## TEXT SECTION
>> Start
Please would you post links to the products?


----------



## Hussle (Jun 26, 2017)

https://meranom.com/en/komandirskie-classic/35/


----------



## Avenger Fan (Mar 30, 2017)

Thanks for your input so far everyone.

The main thing that concerns me is that the faces are plastic and I scratch watches easily. My Rotary Avenger is borosilicate glass and I've managed to scratch it.

What is the model Vostok/komandirskie/amfibia that are glass faced?

Also - what exactly is the difference in the number of stones/jewels? The more the better?

And yes, I'd like it to be 200m water resistant - as every once in a while I shower with my watch on (accidentally) and that's how I trashed my first Avenger. It was returned and refnded under warranty. I got another Avenger on eBay after a thread on here and have been looking after it like the apple of me eye.


----------



## Lampoc (Oct 31, 2010)

The acrylic crystals on all Amphibias (apart from a very few special editions) are easily scratched - however the scratches are very easily polished out too. Just buy some "polywatch" and a quick polish will take about 5 minutes. Far better than mineral crystals in my opinion as once you scratch them they're pretty much ruined (Admittedly I prefer sapphire crystals though).
>> End
Stored records
>> Start
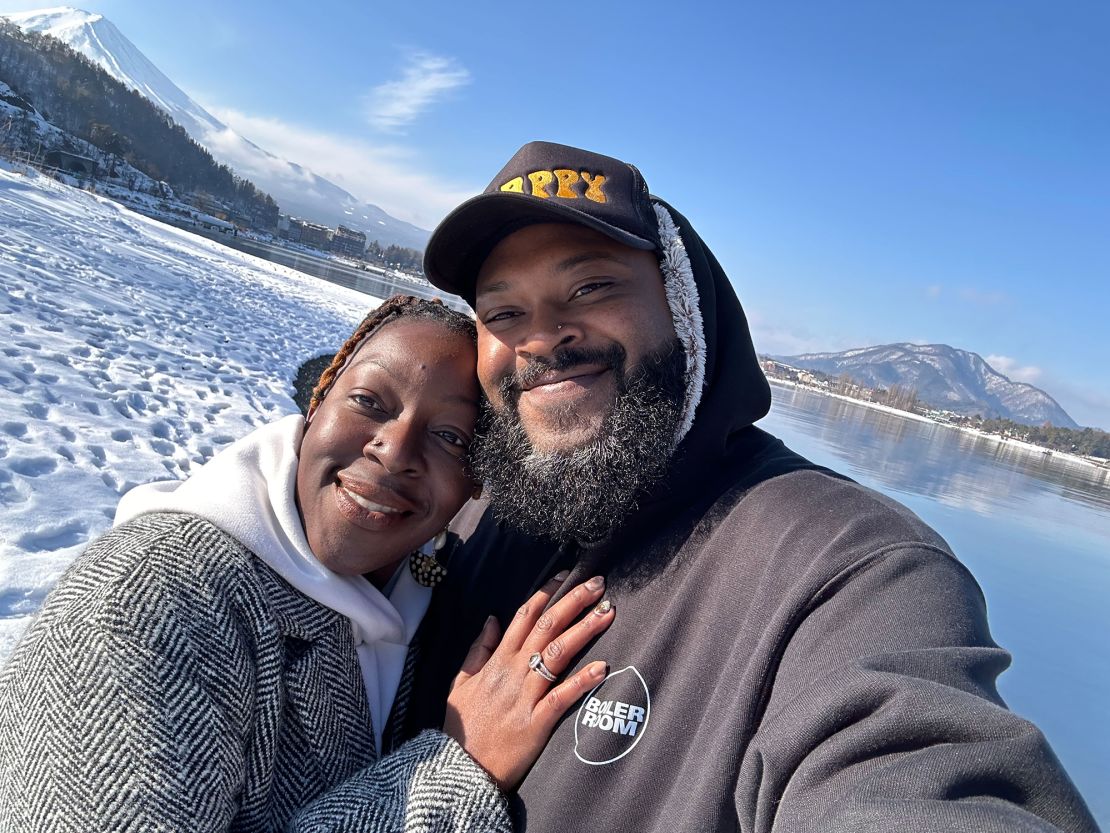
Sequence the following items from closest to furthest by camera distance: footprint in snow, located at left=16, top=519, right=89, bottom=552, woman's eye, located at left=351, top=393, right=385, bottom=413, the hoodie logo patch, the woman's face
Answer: the hoodie logo patch
the woman's face
woman's eye, located at left=351, top=393, right=385, bottom=413
footprint in snow, located at left=16, top=519, right=89, bottom=552

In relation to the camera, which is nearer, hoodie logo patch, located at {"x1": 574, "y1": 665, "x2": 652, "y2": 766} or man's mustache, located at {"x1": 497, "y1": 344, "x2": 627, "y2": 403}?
hoodie logo patch, located at {"x1": 574, "y1": 665, "x2": 652, "y2": 766}

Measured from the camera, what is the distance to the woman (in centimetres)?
99

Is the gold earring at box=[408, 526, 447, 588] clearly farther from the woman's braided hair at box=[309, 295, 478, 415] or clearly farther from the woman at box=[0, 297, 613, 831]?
the woman's braided hair at box=[309, 295, 478, 415]

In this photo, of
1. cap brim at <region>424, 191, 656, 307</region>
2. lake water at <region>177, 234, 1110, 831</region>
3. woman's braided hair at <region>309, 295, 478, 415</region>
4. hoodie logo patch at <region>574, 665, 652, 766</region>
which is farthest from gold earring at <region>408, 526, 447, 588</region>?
lake water at <region>177, 234, 1110, 831</region>

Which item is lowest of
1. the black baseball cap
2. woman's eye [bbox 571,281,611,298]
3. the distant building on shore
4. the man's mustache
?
the man's mustache

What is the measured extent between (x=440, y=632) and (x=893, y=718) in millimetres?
1198

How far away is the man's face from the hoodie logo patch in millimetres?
620

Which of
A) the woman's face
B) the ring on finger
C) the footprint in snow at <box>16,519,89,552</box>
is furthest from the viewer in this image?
the footprint in snow at <box>16,519,89,552</box>

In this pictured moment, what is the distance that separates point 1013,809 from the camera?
736 millimetres

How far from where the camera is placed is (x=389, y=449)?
149 cm

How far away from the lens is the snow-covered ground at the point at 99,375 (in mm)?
3377

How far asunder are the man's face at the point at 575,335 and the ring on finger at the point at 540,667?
0.54 meters

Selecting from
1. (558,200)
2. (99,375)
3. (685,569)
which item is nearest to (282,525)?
(685,569)

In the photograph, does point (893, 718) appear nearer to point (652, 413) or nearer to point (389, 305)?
point (652, 413)
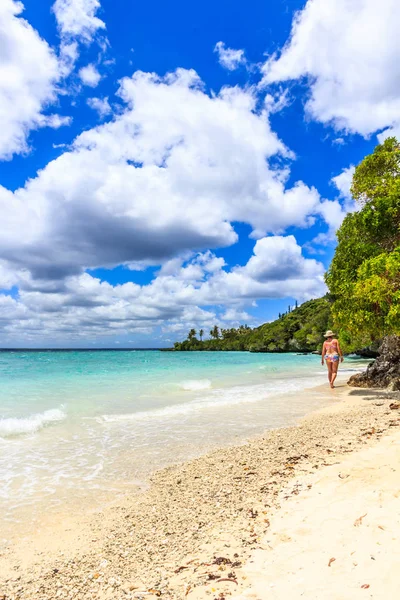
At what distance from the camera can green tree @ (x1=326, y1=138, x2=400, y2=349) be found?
11562 millimetres

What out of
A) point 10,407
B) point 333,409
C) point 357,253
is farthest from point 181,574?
point 10,407

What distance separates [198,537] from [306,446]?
3.91 metres

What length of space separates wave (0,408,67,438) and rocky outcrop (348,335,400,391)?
1328 centimetres

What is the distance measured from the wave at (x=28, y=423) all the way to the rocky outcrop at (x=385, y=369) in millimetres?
13284

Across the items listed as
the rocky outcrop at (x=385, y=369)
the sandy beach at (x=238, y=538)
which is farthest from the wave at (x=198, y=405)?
the sandy beach at (x=238, y=538)

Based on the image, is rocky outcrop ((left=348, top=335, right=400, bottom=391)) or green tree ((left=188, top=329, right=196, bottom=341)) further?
green tree ((left=188, top=329, right=196, bottom=341))

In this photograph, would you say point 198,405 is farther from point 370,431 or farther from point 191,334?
point 191,334

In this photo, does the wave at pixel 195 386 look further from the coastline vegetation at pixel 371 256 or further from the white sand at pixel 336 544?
the white sand at pixel 336 544

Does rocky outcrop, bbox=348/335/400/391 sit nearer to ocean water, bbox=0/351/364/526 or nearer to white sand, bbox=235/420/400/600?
ocean water, bbox=0/351/364/526

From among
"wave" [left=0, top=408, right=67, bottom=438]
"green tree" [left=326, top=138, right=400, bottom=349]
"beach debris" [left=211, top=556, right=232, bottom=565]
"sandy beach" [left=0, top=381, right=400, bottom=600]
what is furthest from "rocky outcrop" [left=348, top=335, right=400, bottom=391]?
"beach debris" [left=211, top=556, right=232, bottom=565]

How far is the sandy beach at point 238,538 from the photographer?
10.4 feet

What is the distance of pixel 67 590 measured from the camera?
3.57 metres

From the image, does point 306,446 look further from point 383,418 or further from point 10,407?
point 10,407

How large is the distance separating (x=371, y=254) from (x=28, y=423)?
1309 centimetres
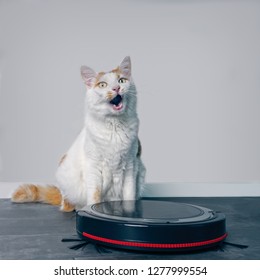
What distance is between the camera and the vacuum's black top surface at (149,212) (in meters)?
1.52

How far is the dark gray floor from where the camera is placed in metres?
1.41

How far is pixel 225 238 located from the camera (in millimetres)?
1624

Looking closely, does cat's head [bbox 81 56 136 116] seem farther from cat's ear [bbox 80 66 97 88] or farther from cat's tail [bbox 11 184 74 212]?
cat's tail [bbox 11 184 74 212]

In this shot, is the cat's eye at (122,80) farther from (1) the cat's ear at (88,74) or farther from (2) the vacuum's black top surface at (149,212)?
(2) the vacuum's black top surface at (149,212)

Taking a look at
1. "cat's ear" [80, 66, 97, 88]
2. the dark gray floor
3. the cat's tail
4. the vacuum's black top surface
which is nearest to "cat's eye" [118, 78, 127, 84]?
"cat's ear" [80, 66, 97, 88]

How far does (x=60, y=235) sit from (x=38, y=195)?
87cm

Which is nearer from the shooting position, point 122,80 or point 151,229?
point 151,229

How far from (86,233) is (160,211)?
313mm

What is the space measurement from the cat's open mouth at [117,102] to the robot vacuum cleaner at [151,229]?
Result: 49 centimetres

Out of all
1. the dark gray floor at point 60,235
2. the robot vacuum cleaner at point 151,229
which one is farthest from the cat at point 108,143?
the robot vacuum cleaner at point 151,229

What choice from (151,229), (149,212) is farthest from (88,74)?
(151,229)

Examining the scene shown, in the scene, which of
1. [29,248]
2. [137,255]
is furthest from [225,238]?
[29,248]

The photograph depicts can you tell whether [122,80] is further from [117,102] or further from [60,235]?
[60,235]

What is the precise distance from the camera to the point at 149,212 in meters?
1.63
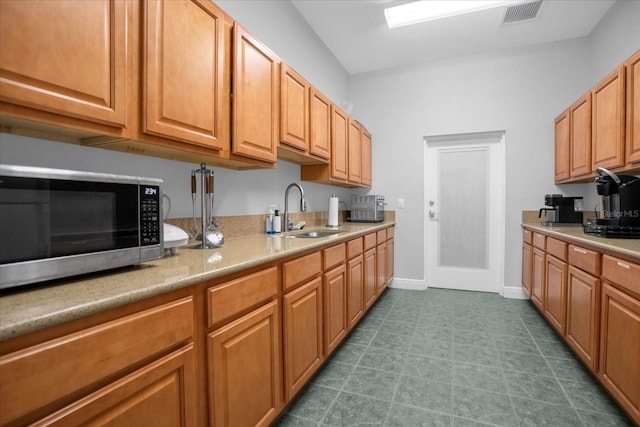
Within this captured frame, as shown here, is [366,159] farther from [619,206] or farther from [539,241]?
[619,206]

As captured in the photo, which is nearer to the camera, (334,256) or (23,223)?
(23,223)

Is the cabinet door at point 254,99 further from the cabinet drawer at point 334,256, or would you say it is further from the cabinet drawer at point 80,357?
the cabinet drawer at point 80,357

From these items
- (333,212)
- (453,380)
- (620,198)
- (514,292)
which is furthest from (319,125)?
(514,292)

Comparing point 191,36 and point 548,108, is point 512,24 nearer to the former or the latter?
point 548,108

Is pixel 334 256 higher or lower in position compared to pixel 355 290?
higher

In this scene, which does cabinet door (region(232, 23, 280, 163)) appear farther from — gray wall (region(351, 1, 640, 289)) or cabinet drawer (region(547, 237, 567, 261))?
gray wall (region(351, 1, 640, 289))

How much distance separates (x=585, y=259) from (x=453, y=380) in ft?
3.83

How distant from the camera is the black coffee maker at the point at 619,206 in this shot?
2064mm

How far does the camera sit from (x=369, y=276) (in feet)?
10.1

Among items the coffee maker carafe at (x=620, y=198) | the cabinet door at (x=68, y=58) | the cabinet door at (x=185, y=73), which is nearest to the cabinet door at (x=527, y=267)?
the coffee maker carafe at (x=620, y=198)

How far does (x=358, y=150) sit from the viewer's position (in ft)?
12.2

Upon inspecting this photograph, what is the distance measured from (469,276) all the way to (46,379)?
4.22 meters

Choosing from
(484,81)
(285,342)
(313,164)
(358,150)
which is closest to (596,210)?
(484,81)

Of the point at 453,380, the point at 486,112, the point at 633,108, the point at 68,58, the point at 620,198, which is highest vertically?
the point at 486,112
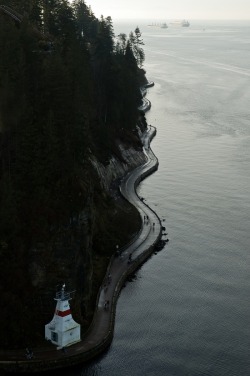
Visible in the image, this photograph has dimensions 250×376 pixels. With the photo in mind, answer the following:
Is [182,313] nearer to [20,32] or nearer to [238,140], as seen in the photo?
[20,32]

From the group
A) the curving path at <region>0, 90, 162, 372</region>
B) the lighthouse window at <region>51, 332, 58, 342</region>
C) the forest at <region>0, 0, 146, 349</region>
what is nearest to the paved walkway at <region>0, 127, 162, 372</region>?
the curving path at <region>0, 90, 162, 372</region>

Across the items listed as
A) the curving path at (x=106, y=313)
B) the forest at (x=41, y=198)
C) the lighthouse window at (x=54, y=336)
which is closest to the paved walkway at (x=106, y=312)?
the curving path at (x=106, y=313)

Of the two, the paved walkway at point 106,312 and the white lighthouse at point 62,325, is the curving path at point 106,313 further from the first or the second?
the white lighthouse at point 62,325

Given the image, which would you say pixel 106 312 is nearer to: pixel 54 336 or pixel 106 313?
pixel 106 313

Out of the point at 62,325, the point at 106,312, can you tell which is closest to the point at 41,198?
>> End
## GIVEN TASK 1
Which usernames head the posts in the watch forum thread?
## GIVEN TASK 2
Can you carry on the watch forum thread from its last sentence?
These rows come from a different source than the watch forum thread.

## FINAL RESULT 1
Hussle, Avenger Fan, Lampoc

## FINAL RESULT 2
Because an automatic movement is more complex than a manual winding movement, it has more jewels (normally synthetic sapphires or rubies) to eliminate friction in the more moving parts.

Good call on the Amphibia - certainly my favourite :thumbs_up:


----------



## Avenger Fan (Mar 30, 2017)

The main issue with the Amphibia is those bloody watch hands. Why do they have to be such gaudy looking arrows with that big arrow head?

I quite like this: https://meranom.com/en/komandirskie-classic/92/vostok-watch-komandirskie-921289.html especially as the arrow heads are more sedate but we're back to chromed brass and not stainless steel as well as the waterproofing being "standard". Not sure what to do now!


----------



## WRENCH (Jun 20, 2016)

Avenger Fan said:


> The main issue with the Amphibia is those bloody watch hands. Why do they have to be such gaudy looking arrows with that big arrow head?
> 
> I quite like this: https://meranom.com/en/komandirskie-classic/92/vostok-watch-komandirskie-921289.html especially as the arrow heads are more sedate but we're back to chromed brass and not stainless steel as well as the waterproofing being "standard". Not sure what to do now!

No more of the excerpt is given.